● **Required actions**:
a) Decide whether each statement below agrees with the post on Power Iteration in PCA. For each one, answer yes or no and quote the words from the post that settle it. (i) In the example, the second eigenvalue of the covariance matrix should be exactly zero. (ii) When Power Iteration runs on floating-point noise, the code raises an error. (iii) Deflation subtracts the eigenvalue times v vᵀ from the covariance matrix.
b) Write the next part of the post on Power Iteration in PCA, starting after its final sentence.

When you first implement PCA from scratch, one algorithm looks tempting: Power Iteration. It’s intuitive, it makes mathematical sense, and it works perfectly on paper.
But in production? It can silently give you completely wrong results — and you might never notice.
In this post, we’ll break down exactly why Power Iteration is a trap, what happens under the hood, and why numpy.linalg.eigh is the tool you should reach for instead. No prior deep math knowledge required.
Quick Background: What Are We Actually Doing in PCA?
PCA finds the directions in your data where the most variance (spread) exists. Mathematically, this means finding the eigenvectors and eigenvalues of the covariance matrix.
- Eigenvectors tell you the direction of each principal component.
- Eigenvalues tell you how much variance exists in that direction.
The eigenvector with the largest eigenvalue is your first principal component (PC1), the one that captures the most information.
The Tempting Approach: Power Iteration + Deflation
Power Iteration is a classic algorithm for finding eigenvectors. Here is how it works at a high level:
- Start with a random vector.
- Multiply it by the matrix repeatedly.
- Eventually, it converges to the eigenvector with the largest eigenvalue.
Once you have the first eigenvector, you use a technique called Deflation to “remove” it from the matrix, then repeat the process for the next one.
The deflation formula looks like this:
C_new = C - λ * (v * vᵀ)
Where λ is the eigenvalue, v is the eigenvector you just found, and C is your covariance matrix.
Sounds logical, right? Remove what you found, then search again. Simple.
The problem is what happens inside your computer when you actually run this.
Problem 1: Floating-Point Noise
Let’s walk through a concrete example.
Imagine your dataset lies perfectly on the line y = x in 2D space:
X = | 1 1 |
| 2 2 |
| 3 3 |
After mean subtraction, the covariance matrix is:
C = | 1 1 |
| 1 1 |
All the variance in this dataset (total = 1 + 1 = 2, the sum of the diagonal) lives in exactly one direction. The second eigenvalue should be a perfect 0.0.
Step 1 — Power Iteration finds the first component:
λ₁ = 2
v₁ = [0.707, 0.707]
Great. Now deflation:
C_new = | 1 1 | - 2 * | 0.5 0.5 | = | 0 0 |
| 1 1 | | 0.5 0.5 | | 0 0 |
On paper, the result is a zero matrix. Perfect.
But here is what Python actually gives you:
C_new ≈ | 1.11e-16 -2.22e-16 |
| -2.22e-16 1.11e-16 |
Why? Because 0.707 is actually 1 / sqrt(2), an irrational number. Your computer cannot store infinite decimal places. So instead of a perfect zero, you get tiny rounding leftovers — numbers around 10⁻¹⁶.
This is called floating-point noise, and it is completely normal in numerical computing. The issue is what Power Iteration does next.
It does not know these are rounding errors. It treats them as real data. So it runs the iteration again on this noise, amplifies it, and hands you back a garbage eigenvector that represents nothing real in your data.
Your code runs without errors. No exceptions are thrown. The output just happens to be completely wrong.
Problem 2: Sign Ambiguity
There is a second, subtler problem.

● **Material provided**:
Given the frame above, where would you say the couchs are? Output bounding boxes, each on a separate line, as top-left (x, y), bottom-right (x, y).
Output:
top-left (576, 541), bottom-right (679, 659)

● **Per-task outputs**:
a)
(i) Yes: "The second eigenvalue should be a perfect 0.0."
(ii) No: "Your code runs without errors. No exceptions are thrown."
(iii) Yes: "C_new = C - λ * (v * vᵀ)"

b)
Eigenvectors are not unique in sign — if v is an eigenvector, so is -v. Both are mathematically valid. Power Iteration will randomly converge to one or the other depending on its starting point.
During deflation, this sign choice affects the next iteration. Small sign differences compound across components. By the time you reach the third or fourth principal component, the errors can be significant.
The Right Tool: np.linalg.eigh
Here is the fix, and it is simple: use numpy.linalg.eigh instead.
The h at the end stands for Hermitian, which in practice means symmetric matrices — exactly what a covariance matrix always is (C = Cᵀ).
Why eigh and not just eig?
eig is the general-purpose solver. It works for any matrix, but it does not take advantage of structure. eigh is specifically designed for symmetric matrices and uses a fundamentally different algorithm under the hood: LAPACK's dsyevd (Divide-and-Conquer).
The key difference: eigh decomposes the entire matrix at once rather than finding one component, deflating, finding the next, and so on.
Because there is no deflation step, there is no accumulation of floating-point noise and no sign ambiguity.
Power Iteration + Deflation np.linalg.eigh Algorithm Iterative, sequential LAPACK dsyevd (all-at-once) Deflation Yes, after every component None Floating-point noise Accumulates Does not occur Sign ambiguity Yes No Zero eigenvalues Returns ~1e-16 noise Returns exact 0.0 Complex eigenvalues Possible Mathematically impossible
The Code
Let’s see both approaches side by side:
"""
PCA: Power Iteration Deflation Trap vs np.linalg.eigh
"""
import numpy as np
def demonstrate_floating_point_noise() -> None:
"""
Shows how deflation creates floating-point noise on a rank-deficient
covariance matrix, and how eigh handles it cleanly.
"""
print("Experiment: The Floating-Point Trap in PCA")
print("=" * 50)
# Rank-deficient covariance matrix (data lies perfectly on y = x)
C = np.array([[1.0, 1.0],
[1.0, 1.0]])
# Analytically known: lambda_1 = 2, v_1 = [1/sqrt(2), 1/sqrt(2)]
lambda_1 = 2.0
v_1 = np.array([1 / np.sqrt(2), 1 / np.sqrt(2)])
# Deflation: C_new = C - lambda_1 * outer(v_1, v_1)
outer_product = np.outer(v_1, v_1)
C_new = C - (lambda_1 * outer_product)
print("\n1. After manual deflation (Power Iteration approach):")
print(" Expected: [[0, 0], [0, 0]]")
print(" Actual:\n")
print(repr(C_new))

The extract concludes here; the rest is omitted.